Imagine trying to plan a menu, hiring staff, building a space... and wondering if a dairy farm 60mi away has poor drainage. It's distracting to say the least.
It means the world around you dictates your menu
It's obvious that the seasons are going to dictate a farm-to-table menu, but that's not something that changes how a chef is thinking every few months, it's every few days. On a spring day, it means spotting some edible wildflowers on the side of the road and deciding to change up the dessert menu to accommodate this find. A trip to the farmer’s market might derail your entire menu plan because you spotted some fresh duck eggs that were calling out to be thrown in today’s dinner.
Sometimes a farmer may not being able to produce enough to meet the demand from the restaurant. The day's weather might prevent a fisher from going out on the water. Ingredients are constantly fluctuating, not just seasonally, and it’s up to the chef to learn what the limitations are as to what’s available and how to put things together in a way that is still appealing with little notice.
It means you have less time to spare
There’s a bunch of layers to this, especially when you’re a chef who also owns the farm that supplies your restaurant. Surprise: maintaining your environmentally sound, organic farm is time consuming! You’re taking flamethrowers to weeds because you can’t put down pesticides, and even then you’re still putting down what is called plastic mulch over your rows of plants and poking holes for the plant to grow through unimpeded by weeds.
Even when a farm is not part of the day-to-day equation, a chef is still taking everything from its rawest form possible. The Dairy sends fresh cream -- so you make your own butter. The rancher sends you a whole hog, so you spend your time breaking down large cuts of meat, stewing the bones for stock, and curing whatever you can’t use right away to make charcuterie. You might wake up at 5am and go down to the farmer’s market to see what they have for the day that you can work with. It’s very different than calling up a broadline distributor a day or two in advance and requesting everything that’s needed, the way a traditional restaurant would do.
It means it costs more to run than a traditional restaurant
People want locally sourced food. Of the top five 2015 food trends in a survey of chefs by the National Restaurant Association, locally sourced meats & seafood, locally grown produce, environmental sustainability, and usage of natural, unprocessed ingredients take up four slots. While this bodes well in terms of getting butts in seats, it does cost more to supply your restaurant with quality ingredients rather than ordering from a distributor. Some chefs told us they try and use smoke and mirrors to balance the pricey cost of high quality foods with other aspects of their business that are more cost-effective.
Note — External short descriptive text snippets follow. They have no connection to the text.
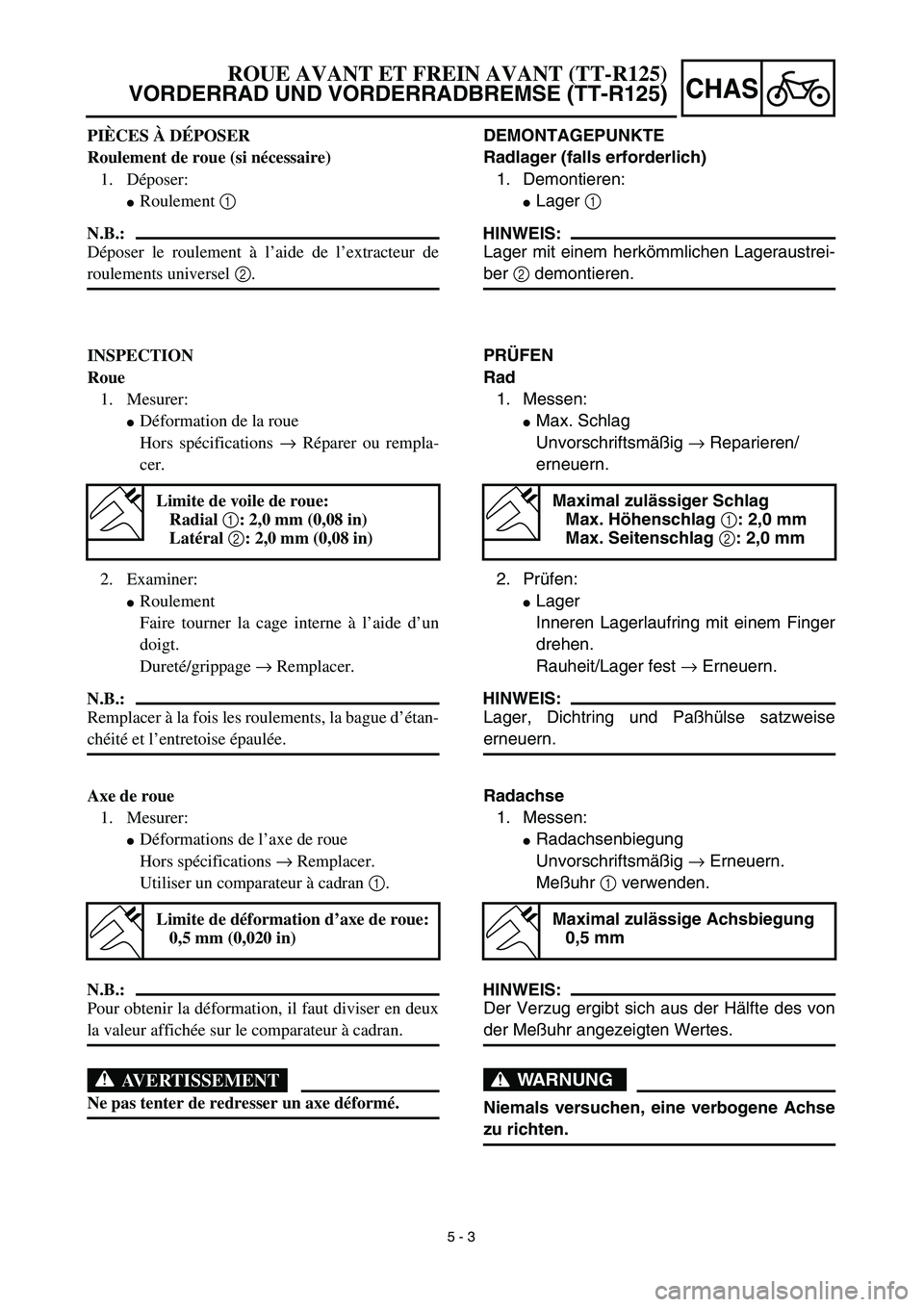 YAMAHA TTR125 2003 Notices Demploi (in French)
5 - 3
CHAS
DEMONTAGEPUNKTE
Radlager (falls erforderlich)
1. Demontieren:
Lager
1
HINWEIS:
Lager mit einem herkömmlichen Lageraustrei-
ber
2
demontieren.
PRÜFEN
Rad
1. M YAMAHA TTR125 2003 Notices Demploi (in French)
5 - 3
CHAS
DEMONTAGEPUNKTE
Radlager (falls erforderlich)
1. Demontieren:
Lager
1
HINWEIS:
Lager mit einem herkömmlichen Lageraustrei-
ber
2
demontieren.
PRÜFEN
Rad
1. M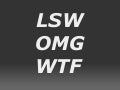 LSW OMG WTF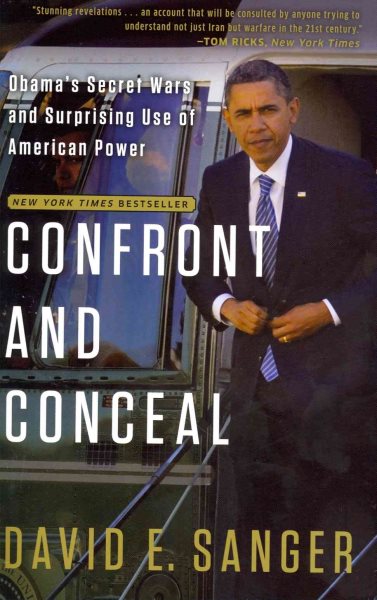 Confront and Conceal: Obama's Secret Wars and Surprising Use of American Power cover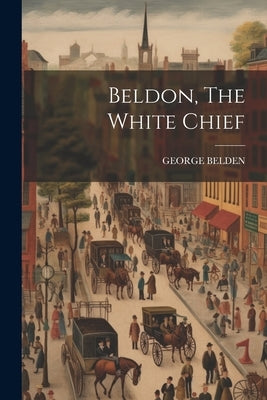 Beldon, The White Chief by Belden, George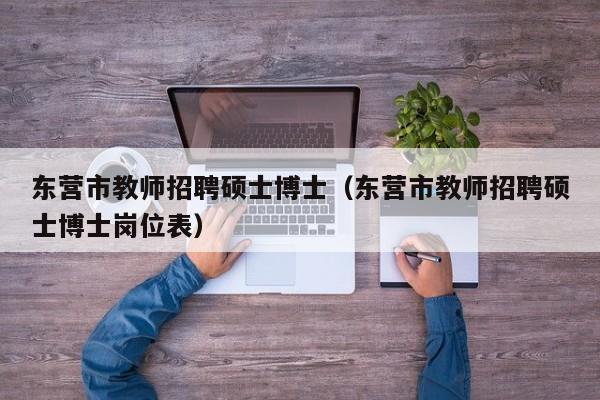 东营市教师招聘硕士博士（东营市教师招聘硕士博士岗位表）-第1张图片-博士人才招聘网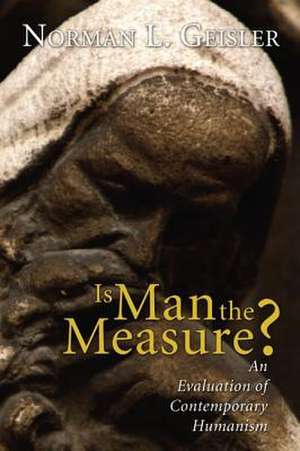 Is Man the Measure?: An Evaluation of Contemporary Humanism de Norman L. Geisler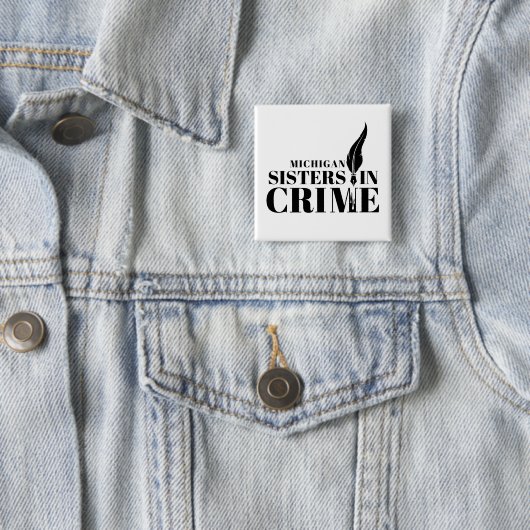 Michigan Sisters in Crime-knop Vierkante Button 5,1 Cm (In situ)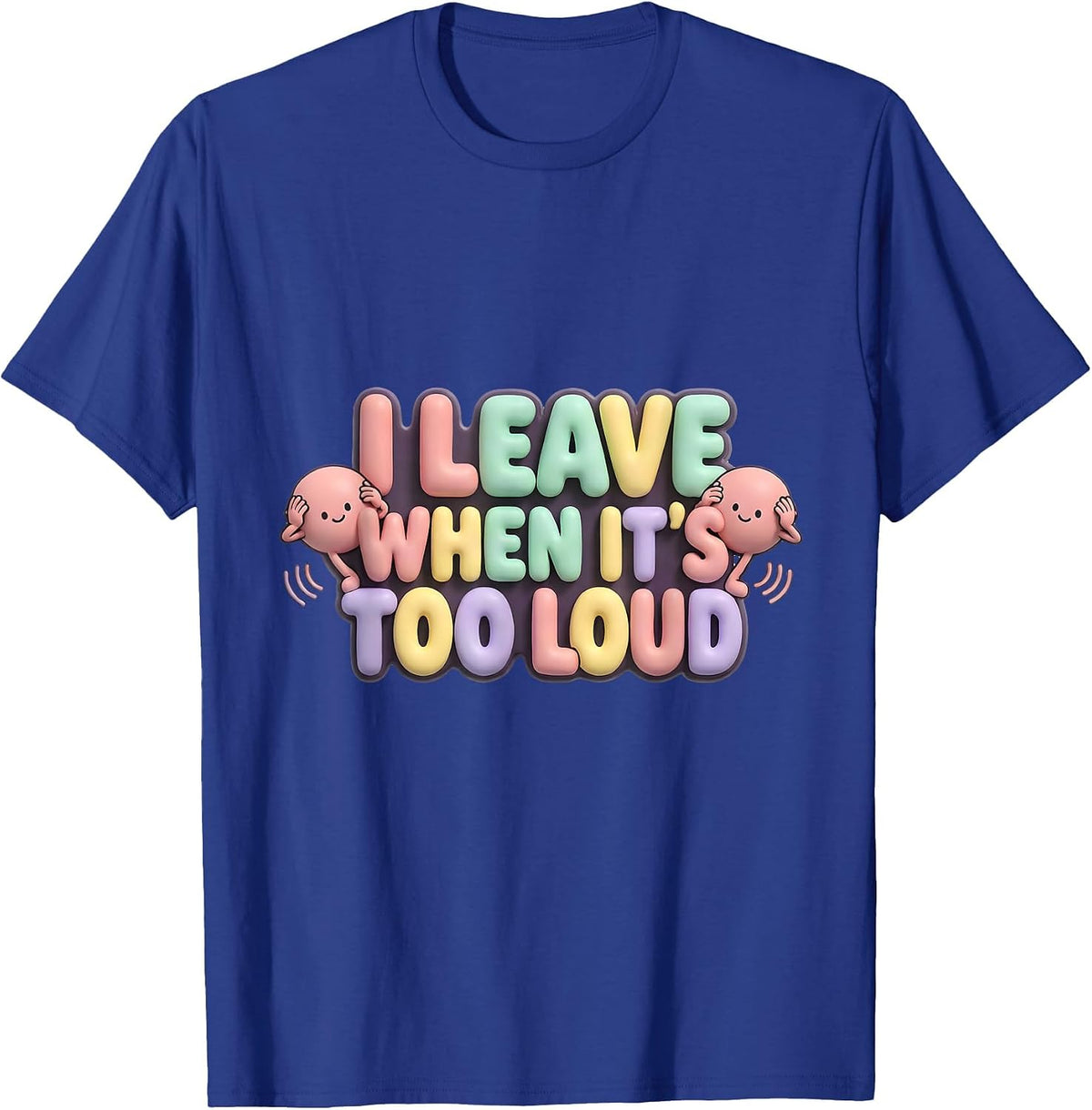 Men's I Leave When It's Too Loud Funny Neurodiversity Meme T-Shirt - Royal Blue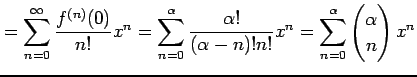 $\displaystyle = \sum_{n=0}^{\infty}\frac{f^{(n)}(0)}{n!}x^{n} = \sum_{n=0}^{\al...
...-n)!n!}x^{n} = \sum_{n=0}^{\alpha}\begin{pmatrix}\alpha \\ n \end{pmatrix}x^{n}$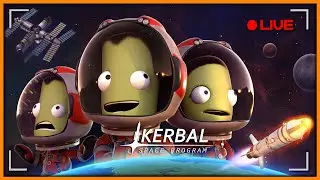 🔴 С чего начать | Космический стрим в Kerbal Space Program  - #1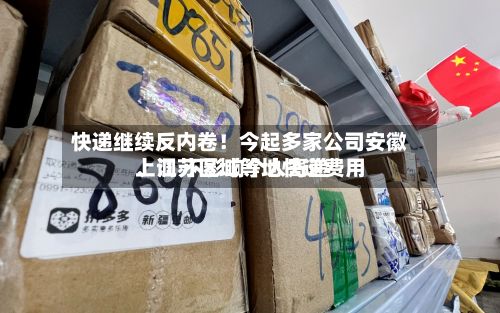 快递继续反内卷！今起多家公司安徽	、江苏区域等地快递费用上调 不影响个人寄递-第2张图片
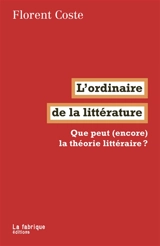 L'ordinaire de la littérature : que peut (encore) la théorie littéraire ? - Florent Coste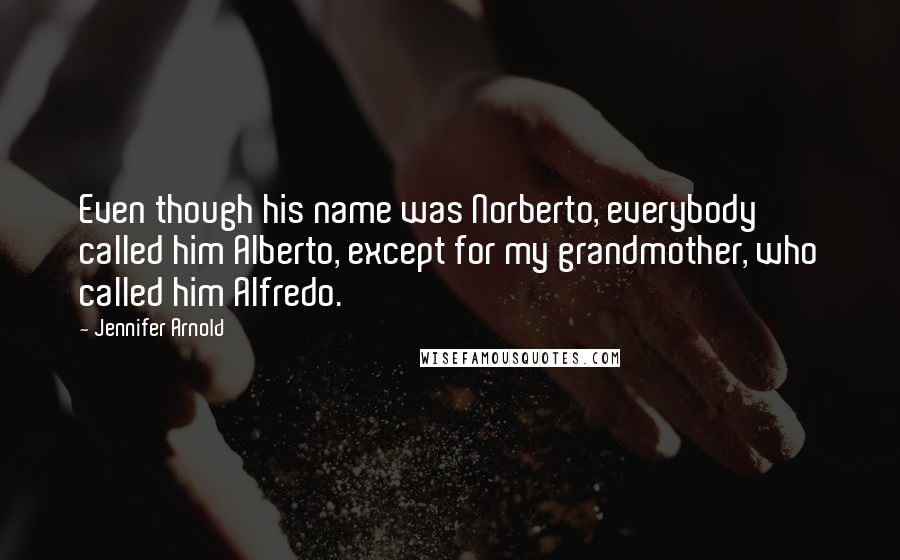 Jennifer Arnold Quotes: Even though his name was Norberto, everybody called him Alberto, except for my grandmother, who called him Alfredo.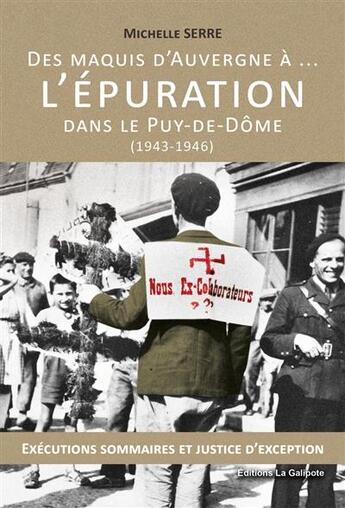 Couverture du livre « Des maquis d'Auvergne... à l'épuration dans le Puy de Dôme, 1943-1946 » de Michelle Serre aux éditions La Galipote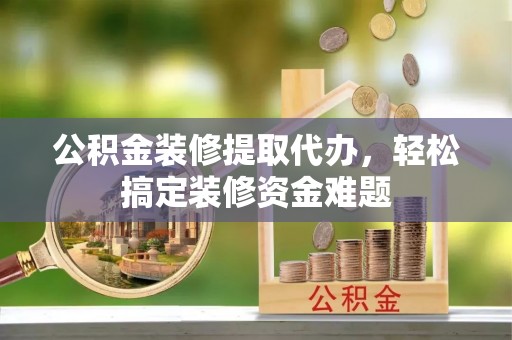 清城公积金装修提取代办，轻松搞定装修资金难题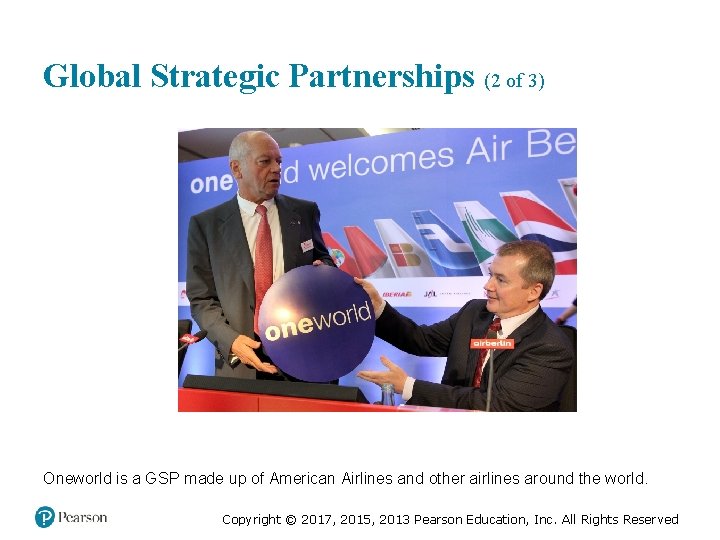 Global Strategic Partnerships (2 of 3) Oneworld is a GSP made up of American Global Strategic Partnerships (2 of 3) Oneworld is a GSP made up of American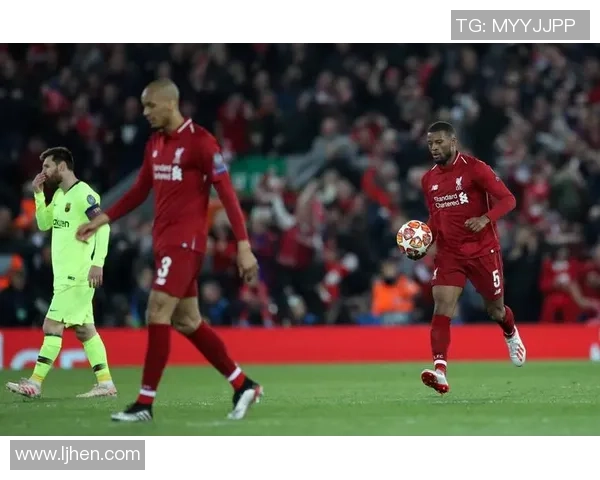 欧冠半决赛次回合利物浦逆转巴萨的传奇时刻与精彩瞬间回顾
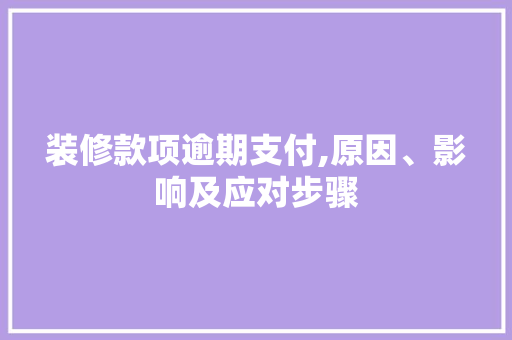 装修款项逾期支付,原因、影响及应对步骤 家居装修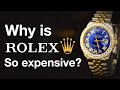 Why is Rolex So Expensive?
But there's no other way to look at it: time = money. The amount of labor that goes into creating and maintaining this standard of food long before a pan ever hits the fire is a huge investment, regardless of the final price tag on that squab. So what does it mean to be "farm-to-table"? That you work many times harder in an already brutally difficult business to -- hopefully -- create food you're proud of. Also, you get a lot of crusty fisherman in your cellphone contacts. So that's nice.